Entonces sentí una presencia a mi lado. En la fila al frente de la mía se había sentado un hombre joven, con expresión seria en el rostro. Los otros seguían con su conducta infantil, mientras él simplemente miraba al frente. Sentí pánico.

Después de 20 minutos que se me hicieron interminables, el bus llegó a la parada justo frente al edificio donde yo vivía. Temblorosa, me puse de pie y pasé al lado de mi “acosador”, quien no se volteó para mirarme. Entonces, al bajarme del bus, oí al chofer dirigirse a mi misterioso acompañante: "¡Gabriel, hoy te pasaste de tu parada!”. Y escuché a Gabriel responderle: “Estaba esperando que la chica llegara a la suya; estaba muy asustada”.

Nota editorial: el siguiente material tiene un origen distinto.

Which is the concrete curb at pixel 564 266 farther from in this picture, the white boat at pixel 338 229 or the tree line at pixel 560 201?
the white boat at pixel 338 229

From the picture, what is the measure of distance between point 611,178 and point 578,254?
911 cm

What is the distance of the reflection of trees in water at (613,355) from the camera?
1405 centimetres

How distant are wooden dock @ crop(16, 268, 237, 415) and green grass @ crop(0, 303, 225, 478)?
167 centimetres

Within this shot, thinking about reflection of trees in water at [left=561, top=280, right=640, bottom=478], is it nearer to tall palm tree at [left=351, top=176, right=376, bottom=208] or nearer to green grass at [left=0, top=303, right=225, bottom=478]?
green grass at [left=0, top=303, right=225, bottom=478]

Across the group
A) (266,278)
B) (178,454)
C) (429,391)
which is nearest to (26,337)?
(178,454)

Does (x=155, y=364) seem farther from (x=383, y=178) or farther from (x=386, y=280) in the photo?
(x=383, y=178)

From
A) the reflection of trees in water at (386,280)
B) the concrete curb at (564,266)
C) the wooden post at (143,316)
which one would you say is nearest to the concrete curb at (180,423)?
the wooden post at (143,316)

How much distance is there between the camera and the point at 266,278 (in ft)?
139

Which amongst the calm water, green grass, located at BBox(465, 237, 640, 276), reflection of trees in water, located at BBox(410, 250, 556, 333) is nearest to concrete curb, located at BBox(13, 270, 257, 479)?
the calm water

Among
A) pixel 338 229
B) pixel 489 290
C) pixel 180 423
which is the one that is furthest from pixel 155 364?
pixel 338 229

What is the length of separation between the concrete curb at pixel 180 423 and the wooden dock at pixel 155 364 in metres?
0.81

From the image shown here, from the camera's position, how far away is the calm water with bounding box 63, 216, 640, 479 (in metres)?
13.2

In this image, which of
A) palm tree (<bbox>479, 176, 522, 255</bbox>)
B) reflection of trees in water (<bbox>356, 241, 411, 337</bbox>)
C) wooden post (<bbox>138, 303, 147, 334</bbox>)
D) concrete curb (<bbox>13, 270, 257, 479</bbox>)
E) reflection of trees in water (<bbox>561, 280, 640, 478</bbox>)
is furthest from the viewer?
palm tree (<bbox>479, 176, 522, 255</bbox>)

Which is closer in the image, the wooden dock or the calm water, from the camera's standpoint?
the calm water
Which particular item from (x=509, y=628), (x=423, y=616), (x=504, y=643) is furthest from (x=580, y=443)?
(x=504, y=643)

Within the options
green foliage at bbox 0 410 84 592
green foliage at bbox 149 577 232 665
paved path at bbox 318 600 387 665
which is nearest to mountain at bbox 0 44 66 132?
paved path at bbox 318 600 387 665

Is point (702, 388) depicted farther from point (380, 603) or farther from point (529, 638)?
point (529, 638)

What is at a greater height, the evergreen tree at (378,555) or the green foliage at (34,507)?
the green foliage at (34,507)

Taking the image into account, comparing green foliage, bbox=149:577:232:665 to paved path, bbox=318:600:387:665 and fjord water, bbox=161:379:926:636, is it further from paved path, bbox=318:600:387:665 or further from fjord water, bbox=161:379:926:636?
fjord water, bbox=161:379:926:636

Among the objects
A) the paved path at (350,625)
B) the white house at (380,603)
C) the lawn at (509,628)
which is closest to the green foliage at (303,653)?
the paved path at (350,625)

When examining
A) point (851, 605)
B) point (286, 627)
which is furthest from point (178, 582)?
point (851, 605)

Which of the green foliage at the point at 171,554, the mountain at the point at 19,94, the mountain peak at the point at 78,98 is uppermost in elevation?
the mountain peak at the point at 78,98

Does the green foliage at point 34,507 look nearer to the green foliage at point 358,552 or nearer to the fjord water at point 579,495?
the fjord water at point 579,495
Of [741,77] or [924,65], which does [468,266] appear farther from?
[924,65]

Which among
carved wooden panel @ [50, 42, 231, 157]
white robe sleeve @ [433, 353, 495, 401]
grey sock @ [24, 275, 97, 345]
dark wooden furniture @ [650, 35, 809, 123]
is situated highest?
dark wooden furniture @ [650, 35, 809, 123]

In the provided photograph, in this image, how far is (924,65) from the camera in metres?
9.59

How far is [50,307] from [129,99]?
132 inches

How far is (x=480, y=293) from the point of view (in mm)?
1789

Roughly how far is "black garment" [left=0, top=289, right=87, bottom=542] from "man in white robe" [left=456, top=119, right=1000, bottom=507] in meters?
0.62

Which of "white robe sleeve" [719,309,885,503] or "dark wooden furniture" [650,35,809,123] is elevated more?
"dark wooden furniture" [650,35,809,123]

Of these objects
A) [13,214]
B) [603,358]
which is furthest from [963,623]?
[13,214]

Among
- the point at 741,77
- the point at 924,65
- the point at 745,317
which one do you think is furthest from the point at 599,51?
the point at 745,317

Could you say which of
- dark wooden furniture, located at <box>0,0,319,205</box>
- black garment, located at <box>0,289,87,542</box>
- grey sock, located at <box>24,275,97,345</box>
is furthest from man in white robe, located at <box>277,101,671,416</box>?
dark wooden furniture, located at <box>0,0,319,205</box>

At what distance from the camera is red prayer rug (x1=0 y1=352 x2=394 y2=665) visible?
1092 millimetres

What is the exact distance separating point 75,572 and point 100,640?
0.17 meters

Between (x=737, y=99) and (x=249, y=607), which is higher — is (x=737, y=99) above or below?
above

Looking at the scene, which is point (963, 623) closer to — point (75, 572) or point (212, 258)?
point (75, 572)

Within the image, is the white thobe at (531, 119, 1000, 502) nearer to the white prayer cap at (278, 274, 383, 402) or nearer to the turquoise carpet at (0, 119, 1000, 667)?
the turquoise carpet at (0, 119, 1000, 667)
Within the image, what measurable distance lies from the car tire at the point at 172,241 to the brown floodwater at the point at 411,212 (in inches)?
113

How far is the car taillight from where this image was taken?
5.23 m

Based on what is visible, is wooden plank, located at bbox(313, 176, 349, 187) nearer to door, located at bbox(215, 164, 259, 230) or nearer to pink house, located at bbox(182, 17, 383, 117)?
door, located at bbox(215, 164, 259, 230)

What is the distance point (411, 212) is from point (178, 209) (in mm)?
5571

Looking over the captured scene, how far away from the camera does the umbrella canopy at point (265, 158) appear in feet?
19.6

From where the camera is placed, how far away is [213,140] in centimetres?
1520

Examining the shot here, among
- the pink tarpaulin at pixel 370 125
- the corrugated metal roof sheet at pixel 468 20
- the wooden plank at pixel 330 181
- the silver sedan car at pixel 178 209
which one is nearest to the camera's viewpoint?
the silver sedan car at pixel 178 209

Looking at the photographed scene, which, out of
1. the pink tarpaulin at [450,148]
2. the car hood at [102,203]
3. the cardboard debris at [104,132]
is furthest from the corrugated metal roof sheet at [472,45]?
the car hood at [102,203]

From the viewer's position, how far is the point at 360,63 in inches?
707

No soy una ilusa. Sé que hay muchos crímenes en mi ciudad y sigo siendo precavida con los extraños. No creo que todo el que se acerca a mí viene con buenas intenciones. Pero esa noche, poco antes de Nochebuena, aprendí que a veces, cuando menos lo esperamos, puede cruzarse en nuestro camino un ángel llamado Gabriel.